● **RECORD SET**:
# # # #
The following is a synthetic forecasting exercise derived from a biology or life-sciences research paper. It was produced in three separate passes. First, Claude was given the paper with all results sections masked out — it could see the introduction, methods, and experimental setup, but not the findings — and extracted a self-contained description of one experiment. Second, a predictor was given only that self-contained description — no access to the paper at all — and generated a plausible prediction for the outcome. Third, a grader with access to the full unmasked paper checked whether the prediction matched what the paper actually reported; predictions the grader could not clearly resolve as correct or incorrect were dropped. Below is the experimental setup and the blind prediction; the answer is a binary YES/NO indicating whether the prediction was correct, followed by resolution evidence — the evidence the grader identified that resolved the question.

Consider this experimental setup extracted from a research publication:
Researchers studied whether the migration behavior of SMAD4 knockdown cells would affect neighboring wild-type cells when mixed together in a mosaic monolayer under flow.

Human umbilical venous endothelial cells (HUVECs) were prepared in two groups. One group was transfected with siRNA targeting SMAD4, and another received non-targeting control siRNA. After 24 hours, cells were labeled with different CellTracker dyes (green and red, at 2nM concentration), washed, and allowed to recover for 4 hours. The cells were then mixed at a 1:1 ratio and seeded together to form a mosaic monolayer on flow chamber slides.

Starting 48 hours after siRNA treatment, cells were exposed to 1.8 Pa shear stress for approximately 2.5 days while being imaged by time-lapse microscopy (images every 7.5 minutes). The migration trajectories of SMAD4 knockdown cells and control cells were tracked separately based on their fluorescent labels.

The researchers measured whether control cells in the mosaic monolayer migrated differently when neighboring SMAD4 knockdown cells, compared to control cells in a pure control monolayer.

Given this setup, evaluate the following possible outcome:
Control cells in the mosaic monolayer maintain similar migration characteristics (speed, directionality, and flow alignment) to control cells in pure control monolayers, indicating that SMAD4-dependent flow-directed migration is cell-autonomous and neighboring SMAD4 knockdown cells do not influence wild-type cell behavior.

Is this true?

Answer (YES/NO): NO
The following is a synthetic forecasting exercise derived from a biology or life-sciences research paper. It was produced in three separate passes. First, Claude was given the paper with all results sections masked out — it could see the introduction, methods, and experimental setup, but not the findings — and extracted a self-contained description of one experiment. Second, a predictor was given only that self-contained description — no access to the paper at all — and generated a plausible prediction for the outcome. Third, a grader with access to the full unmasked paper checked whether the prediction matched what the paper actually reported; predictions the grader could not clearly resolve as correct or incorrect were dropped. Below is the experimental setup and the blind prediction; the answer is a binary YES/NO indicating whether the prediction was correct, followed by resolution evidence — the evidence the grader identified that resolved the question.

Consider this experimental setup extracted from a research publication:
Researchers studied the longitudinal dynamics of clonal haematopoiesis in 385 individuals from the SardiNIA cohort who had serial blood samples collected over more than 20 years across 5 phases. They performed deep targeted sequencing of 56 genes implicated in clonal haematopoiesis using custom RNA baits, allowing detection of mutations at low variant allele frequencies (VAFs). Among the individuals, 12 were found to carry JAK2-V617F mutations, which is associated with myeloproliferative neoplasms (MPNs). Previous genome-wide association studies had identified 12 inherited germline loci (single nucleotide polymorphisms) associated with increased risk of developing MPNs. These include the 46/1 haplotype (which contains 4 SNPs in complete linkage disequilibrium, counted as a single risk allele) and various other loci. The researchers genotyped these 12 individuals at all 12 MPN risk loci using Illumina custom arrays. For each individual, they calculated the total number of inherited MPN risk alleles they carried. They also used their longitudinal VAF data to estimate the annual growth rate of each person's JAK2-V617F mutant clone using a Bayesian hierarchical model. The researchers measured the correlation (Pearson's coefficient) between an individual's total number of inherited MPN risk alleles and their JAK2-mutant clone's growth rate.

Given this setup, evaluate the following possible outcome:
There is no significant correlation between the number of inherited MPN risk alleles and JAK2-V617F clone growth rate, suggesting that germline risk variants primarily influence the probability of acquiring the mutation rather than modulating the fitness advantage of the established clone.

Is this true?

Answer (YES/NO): YES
# # # #
● **REQUIREMENT**:
Transcribe each entry exactly.

● **RESPONSE TO THE EXERCISE**:
The following is a synthetic forecasting exercise derived from a biology or life-sciences research paper. It was produced in three separate passes. First, Claude was given the paper with all results sections masked out — it could see the introduction, methods, and experimental setup, but not the findings — and extracted a self-contained description of one experiment. Second, a predictor was given only that self-contained description — no access to the paper at all — and generated a plausible prediction for the outcome. Third, a grader with access to the full unmasked paper checked whether the prediction matched what the paper actually reported; predictions the grader could not clearly resolve as correct or incorrect were dropped. Below is the experimental setup and the blind prediction; the answer is a binary YES/NO indicating whether the prediction was correct, followed by resolution evidence — the evidence the grader identified that resolved the question.

Consider this experimental setup extracted from a research publication:
Researchers studied whether the migration behavior of SMAD4 knockdown cells would affect neighboring wild-type cells when mixed together in a mosaic monolayer under flow.

Human umbilical venous endothelial cells (HUVECs) were prepared in two groups. One group was transfected with siRNA targeting SMAD4, and another received non-targeting control siRNA. After 24 hours, cells were labeled with different CellTracker dyes (green and red, at 2nM concentration), washed, and allowed to recover for 4 hours. The cells were then mixed at a 1:1 ratio and seeded together to form a mosaic monolayer on flow chamber slides.

Starting 48 hours after siRNA treatment, cells were exposed to 1.8 Pa shear stress for approximately 2.5 days while being imaged by time-lapse microscopy (images every 7.5 minutes). The migration trajectories of SMAD4 knockdown cells and control cells were tracked separately based on their fluorescent labels.

The researchers measured whether control cells in the mosaic monolayer migrated differently when neighboring SMAD4 knockdown cells, compared to control cells in a pure control monolayer.

Given this setup, evaluate the following possible outcome:
Control cells in the mosaic monolayer maintain similar migration characteristics (speed, directionality, and flow alignment) to control cells in pure control monolayers, indicating that SMAD4-dependent flow-directed migration is cell-autonomous and neighboring SMAD4 knockdown cells do not influence wild-type cell behavior.

Is this true?

Answer (YES/NO): NO
The following is a synthetic forecasting exercise derived from a biology or life-sciences research paper. It was produced in three separate passes. First, Claude was given the paper with all results sections masked out — it could see the introduction, methods, and experimental setup, but not the findings — and extracted a self-contained description of one experiment. Second, a predictor was given only that self-contained description — no access to the paper at all — and generated a plausible prediction for the outcome. Third, a grader with access to the full unmasked paper checked whether the prediction matched what the paper actually reported; predictions the grader could not clearly resolve as correct or incorrect were dropped. Below is the experimental setup and the blind prediction; the answer is a binary YES/NO indicating whether the prediction was correct, followed by resolution evidence — the evidence the grader identified that resolved the question.

Consider this experimental setup extracted from a research publication:
Researchers studied the longitudinal dynamics of clonal haematopoiesis in 385 individuals from the SardiNIA cohort who had serial blood samples collected over more than 20 years across 5 phases. They performed deep targeted sequencing of 56 genes implicated in clonal haematopoiesis using custom RNA baits, allowing detection of mutations at low variant allele frequencies (VAFs). Among the individuals, 12 were found to carry JAK2-V617F mutations, which is associated with myeloproliferative neoplasms (MPNs). Previous genome-wide association studies had identified 12 inherited germline loci (single nucleotide polymorphisms) associated with increased risk of developing MPNs. These include the 46/1 haplotype (which contains 4 SNPs in complete linkage disequilibrium, counted as a single risk allele) and various other loci. The researchers genotyped these 12 individuals at all 12 MPN risk loci using Illumina custom arrays. For each individual, they calculated the total number of inherited MPN risk alleles they carried. They also used their longitudinal VAF data to estimate the annual growth rate of each person's JAK2-V617F mutant clone using a Bayesian hierarchical model. The researchers measured the correlation (Pearson's coefficient) between an individual's total number of inherited MPN risk alleles and their JAK2-mutant clone's growth rate.

Given this setup, evaluate the following possible outcome:
There is no significant correlation between the number of inherited MPN risk alleles and JAK2-V617F clone growth rate, suggesting that germline risk variants primarily influence the probability of acquiring the mutation rather than modulating the fitness advantage of the established clone.

Is this true?

Answer (YES/NO): YES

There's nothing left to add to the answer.